▶ What you have to do
Could you copy out, word for word, the entries from the line with "Among the selections" to the line with "24.3 meters", including both of those lines?

▶ Records to process
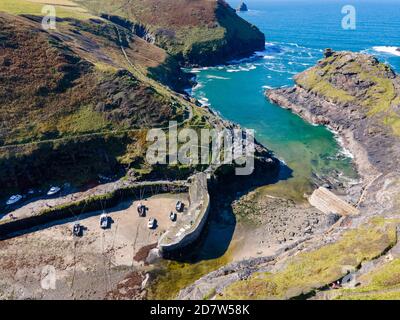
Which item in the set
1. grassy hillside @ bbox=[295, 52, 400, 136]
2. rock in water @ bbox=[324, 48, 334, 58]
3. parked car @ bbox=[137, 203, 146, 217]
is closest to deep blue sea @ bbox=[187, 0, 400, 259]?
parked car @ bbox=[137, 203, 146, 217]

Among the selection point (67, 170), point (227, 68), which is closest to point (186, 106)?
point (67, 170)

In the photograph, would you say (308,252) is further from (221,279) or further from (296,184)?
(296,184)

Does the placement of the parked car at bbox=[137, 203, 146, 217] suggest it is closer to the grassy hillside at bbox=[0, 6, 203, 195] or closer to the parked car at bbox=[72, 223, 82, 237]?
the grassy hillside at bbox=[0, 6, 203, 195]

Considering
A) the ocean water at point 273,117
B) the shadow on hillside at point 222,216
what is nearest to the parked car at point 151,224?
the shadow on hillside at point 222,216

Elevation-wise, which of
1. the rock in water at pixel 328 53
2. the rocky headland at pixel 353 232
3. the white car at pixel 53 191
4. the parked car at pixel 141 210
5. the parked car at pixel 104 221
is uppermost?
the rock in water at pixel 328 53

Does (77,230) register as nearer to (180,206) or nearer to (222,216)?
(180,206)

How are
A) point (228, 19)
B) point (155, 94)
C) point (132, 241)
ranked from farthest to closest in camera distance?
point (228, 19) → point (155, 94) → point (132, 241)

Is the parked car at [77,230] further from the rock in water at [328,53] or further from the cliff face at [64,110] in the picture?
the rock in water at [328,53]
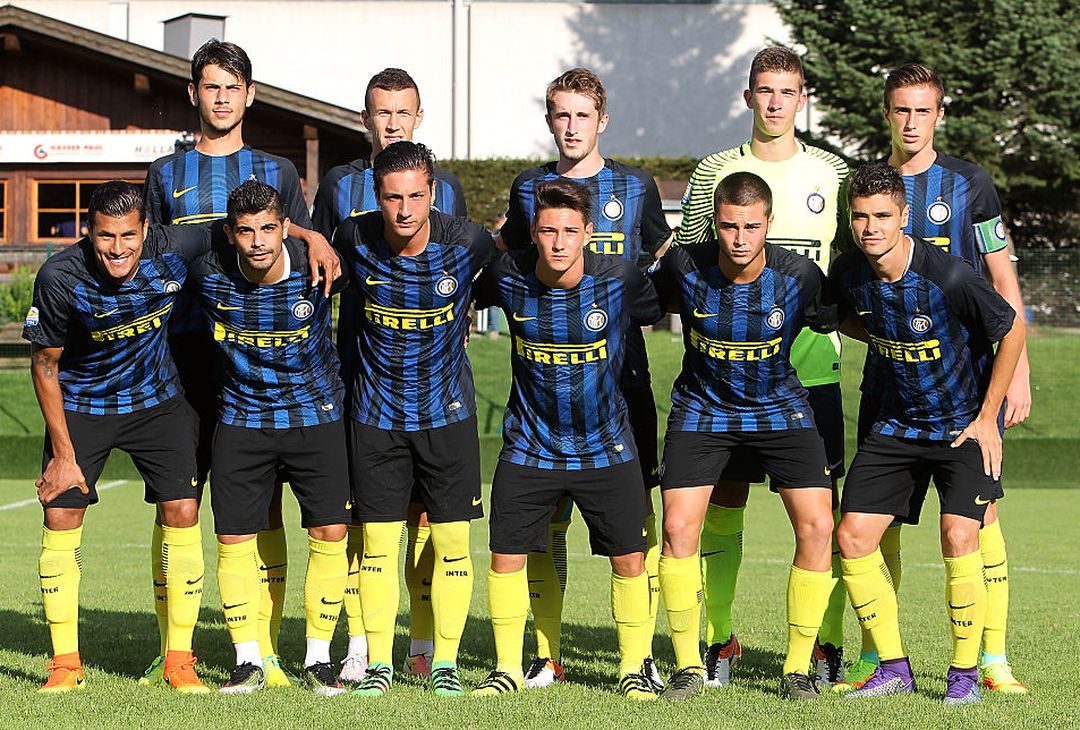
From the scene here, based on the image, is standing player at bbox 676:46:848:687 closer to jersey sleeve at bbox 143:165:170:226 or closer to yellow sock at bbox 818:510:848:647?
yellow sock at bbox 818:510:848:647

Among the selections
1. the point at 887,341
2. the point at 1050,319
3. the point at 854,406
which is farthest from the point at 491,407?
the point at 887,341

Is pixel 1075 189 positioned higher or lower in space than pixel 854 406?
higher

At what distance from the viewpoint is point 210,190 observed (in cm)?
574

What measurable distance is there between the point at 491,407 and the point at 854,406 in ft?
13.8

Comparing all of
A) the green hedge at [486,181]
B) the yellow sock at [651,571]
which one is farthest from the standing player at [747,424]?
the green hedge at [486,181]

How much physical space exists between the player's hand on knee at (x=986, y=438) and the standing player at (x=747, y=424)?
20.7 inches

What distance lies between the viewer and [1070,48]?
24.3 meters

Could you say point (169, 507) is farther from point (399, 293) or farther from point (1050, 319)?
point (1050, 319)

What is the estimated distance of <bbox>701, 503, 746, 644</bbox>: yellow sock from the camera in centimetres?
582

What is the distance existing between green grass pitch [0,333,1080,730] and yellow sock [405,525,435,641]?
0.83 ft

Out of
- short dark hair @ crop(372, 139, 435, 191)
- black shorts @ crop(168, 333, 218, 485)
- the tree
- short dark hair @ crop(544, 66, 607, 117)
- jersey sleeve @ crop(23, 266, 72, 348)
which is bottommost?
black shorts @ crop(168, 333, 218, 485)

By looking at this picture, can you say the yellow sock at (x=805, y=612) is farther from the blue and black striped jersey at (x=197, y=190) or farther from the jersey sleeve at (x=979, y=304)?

▶ Response to the task
Among the selections
1. the point at 887,341
2. the point at 1050,319
3. the point at 854,406
which is farthest from the point at 491,407?
the point at 887,341

Is pixel 1075 189 positioned higher or lower in space than pixel 854 406?
higher

At what distance from the viewpoint is point 210,190 observed (in cm)?
574

What measurable distance is there between the point at 491,407 and the point at 854,406 in ft?
13.8

Comparing all of
A) the green hedge at [486,181]
B) the yellow sock at [651,571]
which one is farthest from the standing player at [747,424]?
the green hedge at [486,181]

How much physical space exists between the player's hand on knee at (x=986, y=438) and the standing player at (x=747, y=424)?
20.7 inches

What distance lies between the viewer and [1070,48]?
24.3 meters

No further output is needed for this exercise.